Cien años de modernidad española
«La revolución de Ortega reside en el hecho de no necesitar ficción o lírica para pensar: es su mente, en bruto, la que mueve la pluma sobre el papiro»
Que con Ortega empezamos a pensar en español es una realidad incuestionable. Aquel hombre, joven paseante escurialense de sosegado tono, criado en las tripas de la Alemania efervescente que daba buena cuenta por igual de heideggerianos y marxistas, que aprendió los recovecos de un idioma que igualmente alumbraba a Kafka que a Freud, cayó en España para sacarla de su letargo intelectual, para patearle las nalgas con un reformismo nunca visto al sur de los Pirineos. Y si moderno fue su pensamiento, en el cual no entraremos por no abundar en lo ya sabido, tanto lo fue el soporte que el filósofo utilizó para explayarlo. Y es que de soporte comunicativo sabía mucho el bueno de Ortega, pues había dado sus primeros pasos en la vida sobre el techo del taller donde su padre imprimía diversas publicaciones. De ese olor a tinta ya no se desprendería nunca.
En aquellos años, la incipiente Generación del 98 se había servido de la novela y la poética para llevar a cabo sus reflexiones más filosóficas. Seguían, en cierto modo, la tradición, pues el pensamiento hispánico siempre había ido por esa vía: hay más filosofía en una estrofa de Santa Teresa de Jesús o en un párrafo del Quijote que en cualquier ensayo más o menos conocido. Sin salir de los noventayochistas, hay también más cavilaciones metafísicas en la pequeña novelita unamuniana llamada San Manuel Bueno, mártir que en su ínclito ensayo Del sentimiento trágico de la vida. Ídem con Machado: si quieren conocer su discurrir intelectual, vayan a Campos de Castilla antes que a su Mairena.
«Gran parte de su éxito bebe de la extraordinaria capacidad narrativa de la que hacía gala»

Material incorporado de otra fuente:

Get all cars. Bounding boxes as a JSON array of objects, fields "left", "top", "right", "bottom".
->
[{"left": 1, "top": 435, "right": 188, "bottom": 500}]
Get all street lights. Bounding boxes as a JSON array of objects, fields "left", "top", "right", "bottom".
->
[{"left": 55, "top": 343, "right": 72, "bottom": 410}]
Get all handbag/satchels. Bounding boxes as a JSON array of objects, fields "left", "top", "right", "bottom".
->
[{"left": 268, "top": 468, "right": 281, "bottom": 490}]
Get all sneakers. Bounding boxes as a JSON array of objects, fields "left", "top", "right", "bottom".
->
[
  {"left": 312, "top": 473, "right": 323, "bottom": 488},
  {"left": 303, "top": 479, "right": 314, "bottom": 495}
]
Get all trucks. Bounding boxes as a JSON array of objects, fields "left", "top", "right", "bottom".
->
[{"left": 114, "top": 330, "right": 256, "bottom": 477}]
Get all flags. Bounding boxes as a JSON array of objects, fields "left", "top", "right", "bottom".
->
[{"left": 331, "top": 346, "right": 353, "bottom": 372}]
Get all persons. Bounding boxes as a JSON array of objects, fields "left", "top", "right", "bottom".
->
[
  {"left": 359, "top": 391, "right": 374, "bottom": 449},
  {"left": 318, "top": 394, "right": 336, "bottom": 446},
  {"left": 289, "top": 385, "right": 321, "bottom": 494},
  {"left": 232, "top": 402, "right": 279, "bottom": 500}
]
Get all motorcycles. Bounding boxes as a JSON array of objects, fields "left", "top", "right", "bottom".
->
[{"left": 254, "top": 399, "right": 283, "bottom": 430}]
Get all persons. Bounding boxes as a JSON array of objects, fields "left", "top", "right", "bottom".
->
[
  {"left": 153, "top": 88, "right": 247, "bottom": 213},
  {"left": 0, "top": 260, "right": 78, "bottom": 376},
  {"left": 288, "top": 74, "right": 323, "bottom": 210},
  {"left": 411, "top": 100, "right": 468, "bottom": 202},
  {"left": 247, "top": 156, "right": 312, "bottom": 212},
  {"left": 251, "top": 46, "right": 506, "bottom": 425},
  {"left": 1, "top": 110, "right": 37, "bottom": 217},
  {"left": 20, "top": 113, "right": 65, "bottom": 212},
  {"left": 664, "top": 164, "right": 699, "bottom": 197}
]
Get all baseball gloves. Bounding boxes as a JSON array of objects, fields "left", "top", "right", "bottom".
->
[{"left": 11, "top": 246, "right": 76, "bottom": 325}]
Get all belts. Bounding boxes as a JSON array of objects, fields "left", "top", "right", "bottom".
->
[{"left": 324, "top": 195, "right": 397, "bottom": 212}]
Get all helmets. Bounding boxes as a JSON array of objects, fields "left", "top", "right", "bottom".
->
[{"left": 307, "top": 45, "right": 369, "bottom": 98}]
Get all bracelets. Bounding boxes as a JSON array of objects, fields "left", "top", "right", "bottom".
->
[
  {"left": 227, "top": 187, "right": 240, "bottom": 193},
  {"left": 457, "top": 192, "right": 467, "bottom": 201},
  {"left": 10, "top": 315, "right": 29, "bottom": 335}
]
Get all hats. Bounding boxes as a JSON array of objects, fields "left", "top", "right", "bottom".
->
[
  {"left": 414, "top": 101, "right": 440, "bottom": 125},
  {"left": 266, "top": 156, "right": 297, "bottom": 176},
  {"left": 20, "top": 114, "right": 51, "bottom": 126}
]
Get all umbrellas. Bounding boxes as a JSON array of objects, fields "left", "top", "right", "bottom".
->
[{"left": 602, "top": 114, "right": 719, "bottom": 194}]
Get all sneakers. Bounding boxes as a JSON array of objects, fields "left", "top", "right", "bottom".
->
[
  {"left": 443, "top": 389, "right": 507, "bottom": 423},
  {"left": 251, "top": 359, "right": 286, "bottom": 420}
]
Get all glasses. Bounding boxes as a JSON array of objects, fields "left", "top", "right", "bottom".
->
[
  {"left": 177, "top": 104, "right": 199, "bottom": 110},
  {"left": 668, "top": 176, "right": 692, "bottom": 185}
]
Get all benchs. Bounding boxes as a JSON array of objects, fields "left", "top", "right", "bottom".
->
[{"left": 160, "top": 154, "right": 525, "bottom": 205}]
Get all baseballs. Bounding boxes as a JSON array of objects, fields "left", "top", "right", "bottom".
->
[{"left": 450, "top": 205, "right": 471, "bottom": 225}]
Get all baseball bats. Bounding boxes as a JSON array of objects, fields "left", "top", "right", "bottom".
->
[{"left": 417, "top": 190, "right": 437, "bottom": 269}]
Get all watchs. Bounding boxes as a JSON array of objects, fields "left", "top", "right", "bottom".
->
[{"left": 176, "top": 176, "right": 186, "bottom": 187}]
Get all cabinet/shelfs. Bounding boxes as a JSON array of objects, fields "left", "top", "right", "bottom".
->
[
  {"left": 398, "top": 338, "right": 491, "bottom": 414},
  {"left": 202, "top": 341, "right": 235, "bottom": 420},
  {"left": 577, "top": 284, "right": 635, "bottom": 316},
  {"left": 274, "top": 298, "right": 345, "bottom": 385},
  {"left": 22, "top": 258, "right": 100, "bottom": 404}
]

Todo esto cambia con la llegada de Ortega. Ahora sí el ensayo ocupa el lugar que merece. Y, no me malinterpreten, el filósofo madrileño era un escritor maravilloso. De hecho, en opinión de este que les escribe, gran parte de su éxito bebe de la extraordinaria capacidad narrativa de la que hacía gala. ¿Y la literatura? Tiene un papel esencial en su filosofía. Sin ir más lejos, mi ensayo favorito de cuantos firma, Meditaciones del Quijote, está salpicado con pequeñas y deliciosas pinceladas de teoría literaria. La revolución de Ortega reside en el hecho de no necesitar ficción o lírica para pensar: es su mente, en bruto, la que mueve la pluma sobre el papiro.

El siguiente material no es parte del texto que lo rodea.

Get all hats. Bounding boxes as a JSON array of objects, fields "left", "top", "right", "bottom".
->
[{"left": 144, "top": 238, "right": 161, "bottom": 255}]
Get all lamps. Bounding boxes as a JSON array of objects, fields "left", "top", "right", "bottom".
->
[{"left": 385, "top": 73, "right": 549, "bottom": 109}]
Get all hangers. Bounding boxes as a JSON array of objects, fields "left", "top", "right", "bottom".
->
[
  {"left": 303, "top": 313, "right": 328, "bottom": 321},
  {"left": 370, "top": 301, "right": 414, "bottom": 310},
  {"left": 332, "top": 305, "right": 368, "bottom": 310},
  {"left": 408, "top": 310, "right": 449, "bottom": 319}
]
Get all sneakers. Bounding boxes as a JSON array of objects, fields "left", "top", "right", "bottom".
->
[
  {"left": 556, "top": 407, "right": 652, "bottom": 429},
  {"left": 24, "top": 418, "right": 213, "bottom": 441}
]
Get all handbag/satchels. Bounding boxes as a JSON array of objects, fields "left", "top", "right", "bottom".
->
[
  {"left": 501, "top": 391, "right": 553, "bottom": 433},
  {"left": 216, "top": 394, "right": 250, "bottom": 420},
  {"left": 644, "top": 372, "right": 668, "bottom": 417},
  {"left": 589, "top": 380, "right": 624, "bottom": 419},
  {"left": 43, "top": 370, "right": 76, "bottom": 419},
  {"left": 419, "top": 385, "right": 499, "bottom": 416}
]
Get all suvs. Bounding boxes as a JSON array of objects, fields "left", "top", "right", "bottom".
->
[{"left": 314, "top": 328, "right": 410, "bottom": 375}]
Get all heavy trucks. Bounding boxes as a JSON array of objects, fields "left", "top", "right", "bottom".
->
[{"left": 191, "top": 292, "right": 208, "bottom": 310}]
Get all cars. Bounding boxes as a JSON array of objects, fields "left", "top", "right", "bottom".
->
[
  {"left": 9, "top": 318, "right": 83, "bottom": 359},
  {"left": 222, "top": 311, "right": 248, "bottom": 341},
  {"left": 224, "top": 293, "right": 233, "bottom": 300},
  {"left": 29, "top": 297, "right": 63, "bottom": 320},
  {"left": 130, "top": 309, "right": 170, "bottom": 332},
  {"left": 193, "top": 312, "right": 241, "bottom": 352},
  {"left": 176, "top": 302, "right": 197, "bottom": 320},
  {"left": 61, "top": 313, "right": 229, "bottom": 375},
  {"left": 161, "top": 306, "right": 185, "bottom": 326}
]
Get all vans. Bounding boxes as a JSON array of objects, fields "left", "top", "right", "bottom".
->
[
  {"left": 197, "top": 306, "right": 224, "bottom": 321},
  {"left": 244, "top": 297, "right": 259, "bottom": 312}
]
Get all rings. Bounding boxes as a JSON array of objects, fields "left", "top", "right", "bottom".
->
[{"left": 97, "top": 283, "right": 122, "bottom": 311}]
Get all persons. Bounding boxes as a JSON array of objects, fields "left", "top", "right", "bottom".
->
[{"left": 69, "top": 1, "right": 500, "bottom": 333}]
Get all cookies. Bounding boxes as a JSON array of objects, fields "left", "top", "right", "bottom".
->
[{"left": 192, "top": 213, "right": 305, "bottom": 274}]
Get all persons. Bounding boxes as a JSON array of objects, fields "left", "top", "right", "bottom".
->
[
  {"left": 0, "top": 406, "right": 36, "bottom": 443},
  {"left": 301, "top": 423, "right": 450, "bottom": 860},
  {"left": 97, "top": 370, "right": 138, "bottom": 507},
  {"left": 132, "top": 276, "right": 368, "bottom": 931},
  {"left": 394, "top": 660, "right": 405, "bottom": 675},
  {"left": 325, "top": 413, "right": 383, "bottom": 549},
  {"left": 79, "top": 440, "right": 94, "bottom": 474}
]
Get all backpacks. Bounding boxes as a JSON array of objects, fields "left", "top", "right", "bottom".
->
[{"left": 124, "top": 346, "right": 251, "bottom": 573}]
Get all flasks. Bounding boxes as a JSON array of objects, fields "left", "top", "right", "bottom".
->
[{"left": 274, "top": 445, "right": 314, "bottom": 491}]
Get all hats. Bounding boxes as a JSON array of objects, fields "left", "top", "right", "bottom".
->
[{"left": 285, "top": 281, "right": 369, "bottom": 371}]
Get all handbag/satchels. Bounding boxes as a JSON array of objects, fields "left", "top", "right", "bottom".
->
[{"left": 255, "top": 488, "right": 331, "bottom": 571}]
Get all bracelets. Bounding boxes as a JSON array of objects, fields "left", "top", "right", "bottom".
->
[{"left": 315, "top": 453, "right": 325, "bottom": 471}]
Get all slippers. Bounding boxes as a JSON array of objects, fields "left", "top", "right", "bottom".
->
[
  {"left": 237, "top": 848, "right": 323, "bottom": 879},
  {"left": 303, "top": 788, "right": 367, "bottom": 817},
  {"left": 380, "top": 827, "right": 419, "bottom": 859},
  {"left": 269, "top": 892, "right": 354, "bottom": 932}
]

Además del ensayo, otro soporte que popularizó Ortega fue la columna periodística. En una cultura que priorizaba el libro sobre cualquier otro medio de expresión, quizá por lo que tenía de imperecedero, supo entender que influía más sobre el pensamiento social la fuerza de una gran tribuna periodística que cualquier mamotreto de mil páginas. Algo similar le ocurrió con el género conferencia. Estas alocuciones moldean a la perfección la figura orteguiana. Era fácil ver auditorios llenos para escuchar al genio, y no resulta descabellado decir que algunas de esas conferencias fueron capaces, incluso, de cambiar el devenir político de la nación, véase la celebérrima Vieja y nueva política.

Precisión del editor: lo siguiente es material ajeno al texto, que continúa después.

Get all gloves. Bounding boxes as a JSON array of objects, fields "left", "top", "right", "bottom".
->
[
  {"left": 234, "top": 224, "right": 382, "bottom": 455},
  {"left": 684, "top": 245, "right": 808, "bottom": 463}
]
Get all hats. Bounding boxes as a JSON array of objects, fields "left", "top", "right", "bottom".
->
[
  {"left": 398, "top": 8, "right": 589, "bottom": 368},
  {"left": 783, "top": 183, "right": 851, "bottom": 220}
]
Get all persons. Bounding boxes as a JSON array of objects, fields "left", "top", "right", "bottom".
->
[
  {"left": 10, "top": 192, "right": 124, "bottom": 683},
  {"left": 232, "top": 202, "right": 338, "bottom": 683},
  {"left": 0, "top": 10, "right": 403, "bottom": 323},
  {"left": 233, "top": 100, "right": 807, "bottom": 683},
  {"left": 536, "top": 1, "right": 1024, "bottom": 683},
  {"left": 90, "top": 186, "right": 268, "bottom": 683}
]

Cuenta Preslava Boneva en este mismo periódico que en el año 2023 se cumplen 100 años del primer número de otro de esos soportes visionarios que con tanta agudeza supo ver el maestro: la Revista de Occidente. Esta maravillosa publicación todavía sobrevive, ya sin Ortega, pero con el orteguismo más vivo que nunca. Sirvió de faro para la intelectualidad de la época, haciendo gala de la modernidad que tanto se predica en esta columna. Para celebrarlo, la Biblioteca Nacional, Acción Cultural Española y la Fundación Ortega-Marañón presentan la exposición «Revista de Occidente o la modernidad española». Por allí desfilaron desde Gómez de la Serna hasta Baroja, pasando por Lorca, Alberti o Salinas si de poética se trata; Zambrano, Morente o Gaos si hablamos de pensamiento; hombres de ciencia como Marañón o Einstein; ideólogos como Ledesma Ramos o Besteiro; e incluso extranjeros de tronío como el ya citado Kafka, Rilke o Faulkner. Un homenaje a un soporte ilustre, a una mente ilustre. Un homenaje necesario.